═════ EXTRAIT

C.B. : Certains opérateurs, dans le porc par exemple, attendent parfois longtemps leur agrément sanitaire. Ce sont les autorités chinoises qui valident les abattoirs en leur octroyant une référence précise, un numéro qui autorise la vente dans le pays. La sélection est effectuée sur papier, puis suivent deux phases d’audit. Mais les réglementations peuvent évoluer en fonction des aléas sanitaires ou de la politique, ce qui créé de l’incertitude. Dans chaque secteur, il faut donc s’adresser aux bonnes sociétés, aux experts qui suivent spécifiquement un domaine et sont capables de préciser comment cela fonctionne, si les opportunités existent réellement. Et surtout, ne pas entrer dans la spirale de la corruption. La Chine est aujourd’hui assez structurée pour dépasser cela et suivre scrupuleusement une réglementation.

C.V. : Pour créer des canaux de distribution et des réseaux, il ne faut pas hésiter à regarder ce que fait la concurrence, voire se comparer à des produits d’autres filières, comme un jambon haut de gamme par exemple. Le positionnement sera similaire : épiceries fines, Horeca, animations de chefs, plaisirs et saveurs…

C.B. : Nous sommes en relation avec des organismes comme Business France, FranceAgriMer… avec qui nous échangeons des informations sur certains dossiers. Ils sont souvent preneurs d’informations sur la réalité du marché pour accompagner la validation d’aspects réglementaires. Cet échange permet de pousser une catégorie de produits. Après, nous sommes plus présents sur la partie opérationnelle : implantation, recherche du bon partenaire, négociation, recrutement d’une équipe… Nous sommes complémentaires.

6- Sur quoi peuvent ensuite compter les entreprises qui se lancent ?
C.V. : Nous estimons qu’en Chine, il faut dépasser les 200 000 à 300 000 euros de chiffre d’affaires. Sinon, ce n’est pas suffisant pour s’installer dans le temps. Tous nos clients restés en deçà de ce niveau d’activité ont disparu.

══════════
═════ LIGNES DE DONNÉES

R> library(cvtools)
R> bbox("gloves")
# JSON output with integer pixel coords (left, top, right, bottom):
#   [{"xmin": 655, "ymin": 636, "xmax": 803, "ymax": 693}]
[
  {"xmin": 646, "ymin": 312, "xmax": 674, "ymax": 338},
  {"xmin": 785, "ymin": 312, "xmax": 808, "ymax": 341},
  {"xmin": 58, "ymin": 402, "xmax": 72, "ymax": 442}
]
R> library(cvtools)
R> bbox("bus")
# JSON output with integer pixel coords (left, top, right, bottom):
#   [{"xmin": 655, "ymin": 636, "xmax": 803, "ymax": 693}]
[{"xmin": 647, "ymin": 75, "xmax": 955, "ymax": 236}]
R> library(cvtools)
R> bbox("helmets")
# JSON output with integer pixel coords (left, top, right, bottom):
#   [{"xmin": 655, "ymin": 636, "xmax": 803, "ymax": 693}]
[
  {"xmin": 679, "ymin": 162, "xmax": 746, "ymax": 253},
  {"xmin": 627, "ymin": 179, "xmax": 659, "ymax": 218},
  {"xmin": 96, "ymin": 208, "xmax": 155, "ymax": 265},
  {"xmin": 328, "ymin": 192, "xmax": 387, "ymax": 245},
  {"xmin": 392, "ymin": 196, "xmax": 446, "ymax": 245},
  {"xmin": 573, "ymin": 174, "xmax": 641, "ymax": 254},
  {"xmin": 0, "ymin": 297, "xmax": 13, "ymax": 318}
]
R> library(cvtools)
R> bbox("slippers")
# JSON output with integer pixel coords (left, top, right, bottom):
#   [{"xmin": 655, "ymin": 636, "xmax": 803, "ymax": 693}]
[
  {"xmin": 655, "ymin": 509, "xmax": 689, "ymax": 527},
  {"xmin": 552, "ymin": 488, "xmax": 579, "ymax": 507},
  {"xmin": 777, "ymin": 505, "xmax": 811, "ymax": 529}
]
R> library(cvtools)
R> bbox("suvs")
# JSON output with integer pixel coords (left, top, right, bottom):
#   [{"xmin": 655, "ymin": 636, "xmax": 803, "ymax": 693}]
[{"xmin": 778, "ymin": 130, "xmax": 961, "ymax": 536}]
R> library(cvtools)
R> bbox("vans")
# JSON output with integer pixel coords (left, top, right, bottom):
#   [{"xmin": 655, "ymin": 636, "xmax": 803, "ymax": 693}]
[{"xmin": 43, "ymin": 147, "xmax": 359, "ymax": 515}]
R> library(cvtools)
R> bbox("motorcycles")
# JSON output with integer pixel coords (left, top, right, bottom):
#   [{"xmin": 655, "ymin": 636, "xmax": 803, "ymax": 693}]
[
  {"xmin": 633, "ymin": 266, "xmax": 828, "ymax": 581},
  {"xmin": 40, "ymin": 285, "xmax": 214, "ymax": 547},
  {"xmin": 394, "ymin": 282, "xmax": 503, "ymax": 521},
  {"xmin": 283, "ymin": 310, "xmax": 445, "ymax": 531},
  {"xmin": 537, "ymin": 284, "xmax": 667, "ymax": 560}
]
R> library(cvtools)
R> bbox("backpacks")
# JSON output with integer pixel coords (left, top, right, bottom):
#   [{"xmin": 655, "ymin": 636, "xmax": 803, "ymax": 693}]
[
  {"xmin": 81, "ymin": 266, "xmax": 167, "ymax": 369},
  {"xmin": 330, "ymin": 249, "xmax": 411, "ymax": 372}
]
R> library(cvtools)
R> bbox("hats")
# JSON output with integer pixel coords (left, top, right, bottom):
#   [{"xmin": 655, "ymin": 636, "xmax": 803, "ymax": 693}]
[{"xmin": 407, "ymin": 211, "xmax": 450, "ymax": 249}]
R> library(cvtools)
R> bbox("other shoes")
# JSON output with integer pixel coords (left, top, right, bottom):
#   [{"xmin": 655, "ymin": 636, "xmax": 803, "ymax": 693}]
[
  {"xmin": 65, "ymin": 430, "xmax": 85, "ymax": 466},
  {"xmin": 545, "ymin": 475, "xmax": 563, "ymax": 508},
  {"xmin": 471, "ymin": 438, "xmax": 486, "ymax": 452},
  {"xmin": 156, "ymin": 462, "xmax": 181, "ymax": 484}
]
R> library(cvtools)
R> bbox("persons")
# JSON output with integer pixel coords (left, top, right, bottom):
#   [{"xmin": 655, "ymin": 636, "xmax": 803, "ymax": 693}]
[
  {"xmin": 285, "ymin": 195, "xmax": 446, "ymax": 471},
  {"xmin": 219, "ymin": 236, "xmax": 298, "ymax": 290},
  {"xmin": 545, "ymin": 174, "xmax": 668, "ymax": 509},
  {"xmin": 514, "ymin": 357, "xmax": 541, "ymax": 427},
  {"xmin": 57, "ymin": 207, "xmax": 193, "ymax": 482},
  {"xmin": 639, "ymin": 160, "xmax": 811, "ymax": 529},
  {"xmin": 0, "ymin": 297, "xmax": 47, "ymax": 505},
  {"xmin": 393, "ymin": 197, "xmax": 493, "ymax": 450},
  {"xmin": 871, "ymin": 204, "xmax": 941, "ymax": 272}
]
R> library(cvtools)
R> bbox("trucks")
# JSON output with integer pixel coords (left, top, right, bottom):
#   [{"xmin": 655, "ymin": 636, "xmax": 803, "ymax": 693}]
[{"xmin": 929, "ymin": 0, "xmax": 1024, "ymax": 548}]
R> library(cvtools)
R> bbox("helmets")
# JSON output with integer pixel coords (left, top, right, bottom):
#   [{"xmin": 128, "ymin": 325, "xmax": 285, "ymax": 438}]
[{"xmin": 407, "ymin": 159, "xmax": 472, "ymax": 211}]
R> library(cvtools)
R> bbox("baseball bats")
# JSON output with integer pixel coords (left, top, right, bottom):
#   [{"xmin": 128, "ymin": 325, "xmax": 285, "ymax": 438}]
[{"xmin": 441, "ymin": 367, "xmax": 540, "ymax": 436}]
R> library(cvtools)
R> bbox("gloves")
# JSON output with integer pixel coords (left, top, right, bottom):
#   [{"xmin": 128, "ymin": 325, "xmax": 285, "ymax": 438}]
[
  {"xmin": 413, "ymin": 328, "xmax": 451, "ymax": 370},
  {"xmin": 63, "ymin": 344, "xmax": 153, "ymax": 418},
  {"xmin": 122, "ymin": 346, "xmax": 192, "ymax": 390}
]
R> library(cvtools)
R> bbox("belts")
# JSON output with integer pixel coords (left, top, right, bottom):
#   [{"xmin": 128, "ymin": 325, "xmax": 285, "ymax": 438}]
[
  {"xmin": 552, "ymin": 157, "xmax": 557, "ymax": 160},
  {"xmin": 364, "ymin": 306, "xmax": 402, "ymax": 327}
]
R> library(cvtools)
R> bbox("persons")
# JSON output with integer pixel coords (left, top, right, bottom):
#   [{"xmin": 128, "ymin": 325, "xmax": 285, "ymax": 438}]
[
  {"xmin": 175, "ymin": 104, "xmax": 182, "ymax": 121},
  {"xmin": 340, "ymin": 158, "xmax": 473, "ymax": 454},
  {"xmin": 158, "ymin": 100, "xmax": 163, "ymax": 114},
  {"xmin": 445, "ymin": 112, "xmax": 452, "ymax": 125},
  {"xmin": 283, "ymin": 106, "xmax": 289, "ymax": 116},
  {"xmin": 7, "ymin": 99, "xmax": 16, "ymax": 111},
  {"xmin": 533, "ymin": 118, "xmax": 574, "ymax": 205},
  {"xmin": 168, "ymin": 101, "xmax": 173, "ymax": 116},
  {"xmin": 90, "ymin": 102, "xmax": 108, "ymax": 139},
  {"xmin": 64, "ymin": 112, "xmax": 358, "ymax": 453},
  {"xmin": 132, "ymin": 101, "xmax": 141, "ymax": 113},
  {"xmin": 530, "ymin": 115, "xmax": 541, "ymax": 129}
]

══════════

* LISTE DES TÂCHES
[a] Recopiez le passage de l'extrait en commençant à « C.B. : Nous sommes en » et en terminant à « qui se lancent ? ».
[b] D'après l'extrait, qui valide les abattoirs en leur attribuant le numéro qui autorise la vente en Chine ?
[c] Comment traduire en anglais cette phrase de l'extrait : « Tous nos clients restés en deçà de ce niveau d’activité ont disparu. » ?

* RÉPONSES CORRECTES
[a]
C.B. : Nous sommes en relation avec des organismes comme Business France, FranceAgriMer… avec qui nous échangeons des informations sur certains dossiers. Ils sont souvent preneurs d’informations sur la réalité du marché pour accompagner la validation d’aspects réglementaires. Cet échange permet de pousser une catégorie de produits. Après, nous sommes plus présents sur la partie opérationnelle : implantation, recherche du bon partenaire, négociation, recrutement d’une équipe… Nous sommes complémentaires.

6- Sur quoi peuvent ensuite compter les entreprises qui se lancent ?

[b] Les autorités chinoises.

[c] All of our clients who remained below this level of business have disappeared.